Kaboré’s network, based in the Burkinabè capital, Ouagadougou, is a member of a monitoring committee for ARVs and other supplies linked to the the treatment of AIDS; he says around 27 million dollars will be needed this year, but the amount raised from the Global Fund to Fight AIDS, Tuberculosis and Malaria and other partners is only around 13 million.

“We need the government to do more,” Kaboré said, underlining that government aid has come very late because for several months, many people living with AIDS could not get their regular monitoring at health centres. “Many have even lost their lives because they could not get ARVs.”


“Arrangements have been made so that we don’t remain in this situation,” says André Joseph Tiendrébéogo, permanent secretary of the government’s National Council for the Fight Against AIDS and Sexually Transmissible Infections. “We’re thinking about how to provide more than the billion francs.”

According to Tiendrébéogo, if nothing has been done by Mar. 31, there will be a disruption not only to the registration of newly-infected people, but in care for those who are already in treatment. He explained that a delay in negotiations over Burkina’s application for the 10th cycle of the Global Fund is at the root of the interruption of financing for ARVs. The Fund contributes 75 percent of the cost of care for AIDS patients in Burkina Faso, he told IPS.

Martine Somda, from REVS+, an association of people living with AIDS, told IPS that for several months, 60 people who needed to receive ARVs could not due to insufficient quantities of drugs.
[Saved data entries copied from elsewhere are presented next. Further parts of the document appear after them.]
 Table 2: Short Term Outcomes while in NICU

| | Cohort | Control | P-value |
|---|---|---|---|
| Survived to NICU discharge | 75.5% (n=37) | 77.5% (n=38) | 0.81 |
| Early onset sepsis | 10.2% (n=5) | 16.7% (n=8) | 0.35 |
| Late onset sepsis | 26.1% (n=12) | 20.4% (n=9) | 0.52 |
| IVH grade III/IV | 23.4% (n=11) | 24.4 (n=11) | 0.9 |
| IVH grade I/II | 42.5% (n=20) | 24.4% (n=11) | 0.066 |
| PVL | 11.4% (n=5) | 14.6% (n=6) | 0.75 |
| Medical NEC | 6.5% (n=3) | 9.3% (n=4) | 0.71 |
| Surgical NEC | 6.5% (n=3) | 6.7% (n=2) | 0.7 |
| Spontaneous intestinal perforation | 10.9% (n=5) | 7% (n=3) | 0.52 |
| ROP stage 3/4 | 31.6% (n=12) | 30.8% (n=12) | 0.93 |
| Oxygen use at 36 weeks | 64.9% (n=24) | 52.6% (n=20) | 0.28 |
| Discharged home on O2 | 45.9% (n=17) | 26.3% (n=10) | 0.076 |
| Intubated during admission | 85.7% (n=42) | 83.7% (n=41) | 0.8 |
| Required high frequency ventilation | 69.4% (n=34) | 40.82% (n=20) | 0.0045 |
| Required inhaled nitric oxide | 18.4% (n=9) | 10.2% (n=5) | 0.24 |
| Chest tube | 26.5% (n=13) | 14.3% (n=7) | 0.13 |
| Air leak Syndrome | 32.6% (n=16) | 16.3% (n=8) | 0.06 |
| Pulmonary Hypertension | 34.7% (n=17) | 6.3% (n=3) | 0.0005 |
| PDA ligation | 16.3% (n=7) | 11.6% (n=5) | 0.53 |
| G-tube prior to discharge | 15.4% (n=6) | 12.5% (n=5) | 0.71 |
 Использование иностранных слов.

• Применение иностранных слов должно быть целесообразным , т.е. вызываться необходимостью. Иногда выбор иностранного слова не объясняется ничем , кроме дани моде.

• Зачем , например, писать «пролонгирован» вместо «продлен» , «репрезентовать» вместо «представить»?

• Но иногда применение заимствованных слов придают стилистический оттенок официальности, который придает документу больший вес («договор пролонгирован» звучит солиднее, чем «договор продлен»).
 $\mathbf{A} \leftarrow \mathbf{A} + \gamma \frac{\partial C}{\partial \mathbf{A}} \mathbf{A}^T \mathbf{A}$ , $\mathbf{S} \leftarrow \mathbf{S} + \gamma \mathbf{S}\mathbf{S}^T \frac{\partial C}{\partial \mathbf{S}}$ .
“We stopped new enrolments at the end of 2010, and we have lost a dozen patients because most of those ill who received care for free are in the informal sector and cannot take over the payments,” said Somda, whose association – based in the western town of Bobo-Dioulasso – includes around 1,000 HIV+ people in treatment.

Somda is even more alarmed by another problem. “The drugs have arrived, but it’s necessary to rebuild stocks or we will have a shortage of reagents. It’s not a reassuring situation.”

The average cost of tests is around 34 dollars for a CD4 and transaminase count, she says.

“A sovereign country cannot rely on external resources. We need concrete action because we know that one day, people will be fed up,” says Mamadou Sawadogo, coordinator of the Network of People Living With HIV and AIDS in Burkina.

In 2007, Sawadogo’s network, which unites 84 associations working on AIDS, raised around 70,000 dollars by means of a “Sidathon”, a campaign to raise funds for AIDS care; this year they will organise another.

According to a 2000 report by the macroeconomic commission of the World Health Organisation, the cost per person of AIDS treatment is 34 dollars, which which would require the government to allocate 21 percent of the budget to the sector for optimal health, rather than the present 15.6 percent, Kaboré told IPS.

“We need an innovative system for finance, such as the one they have in France with Unitaid, by means of a small tax on airline tickets, or in Guinea which does the same, or even like Mali and Ghana which have just decided to put in place a fund to support the struggle against AIDS,” he says. “Because the number of people on ARV treatment continues to grow.”